Injection Quantity Calculation Method
• The calculation consists of a comparison of the following two values: 1. The basic injection quantity that is obtained from the governor pattern, which is calculated from the accelerator position and the engine speed. 2. The injection quantity obtained by adding various types of corrections to the maximum injection quantity obtained from the engine speed. The lesser of the two injection quantities is used as the basis for the final injection quantity.

pic1 94 Fuel Injection Quantity Control

Set Injection Quantities
• Basic Injection Quantity
This quantity is determined by the engine speed and the accelerator opening. With the engine speed constant, if the
accelerator opening increases, the injection quantity increases; with the accelerator opening constant, if the engine speed rises, the injection quantity decreases.

pic1 95 Fuel Injection Quantity Control

• Starting Injection Quantity
This is determined based on the basic injection quantity for when the engine starts up and the added corrections for the starter S/W ON time, the engine speed, and the coolant temperature. If the coolant temperature is low, the injection quantity is increased. When the engine has completely started up, this mode is cancelled.

pic1 96 Fuel Injection Quantity Control

• Injection Quantity for Maximum Speed Setting
Determined by the engine speed. The injection quantity is restricted to prevent an excessive rise in engine speed
(overrun).

pic1 97 Fuel Injection Quantity Control

• Maximum Injection Quantity
This is determined based on the basic maximum injection quantity determined by the engine speed, and the added
corrections for coolant temperature, fuel temperature, intake air temperature, atmospheric temperature, intake air
pressure, atmospheric pressure, and full Q adjustment resistance (only for the 1st generation HP0 system), etc.

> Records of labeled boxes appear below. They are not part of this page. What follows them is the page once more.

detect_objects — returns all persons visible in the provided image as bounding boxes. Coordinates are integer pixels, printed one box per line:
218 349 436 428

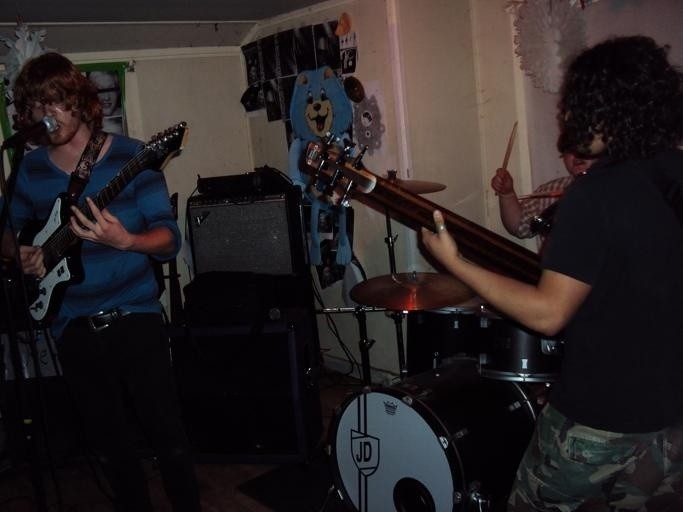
87 70 123 120
491 123 610 255
422 37 683 512
2 53 204 511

pic1 98 Fuel Injection Quantity Control

Corrections
• Cold Engine Maximum Injection Quantity Correction
When the coolant temperature is low, whether during start-up or during normal operation, this correction increases
the injection quantity.

pic1 99 Fuel Injection Quantity Control

• Intake Air Pressure Correction
When the intake air pressure is low, the maximum injection quantity is restricted in order to reduce the emission of black smoke.

pic1 100 Fuel Injection Quantity Control

• Atmospheric Pressure Correction
The maximum injection quantity is increased and decreased according to the atmospheric pressure. When the atmospheric pressure is high, the maximum injection quantity is increased.

pic1 101 Fuel Injection Quantity Control

• Injection Quantity Delay Correction for Acceleration
During acceleration, if there is a large change in the accelerator pedal opening, the injection quantity increase is delayed in order to prevent black smoke emissions.

pic1 102 Fuel Injection Quantity Control

• Full Q Adjustment Resistance (Only for 1st Generation HP0 Systems)
The full Q resistance is for correcting the injection quantity for a full load. The maximum injection quantity is increased or decreased by the car manufacturer to match to standards. There are 15 types of full Q adjustment resistance. The appropriate one is selected and used.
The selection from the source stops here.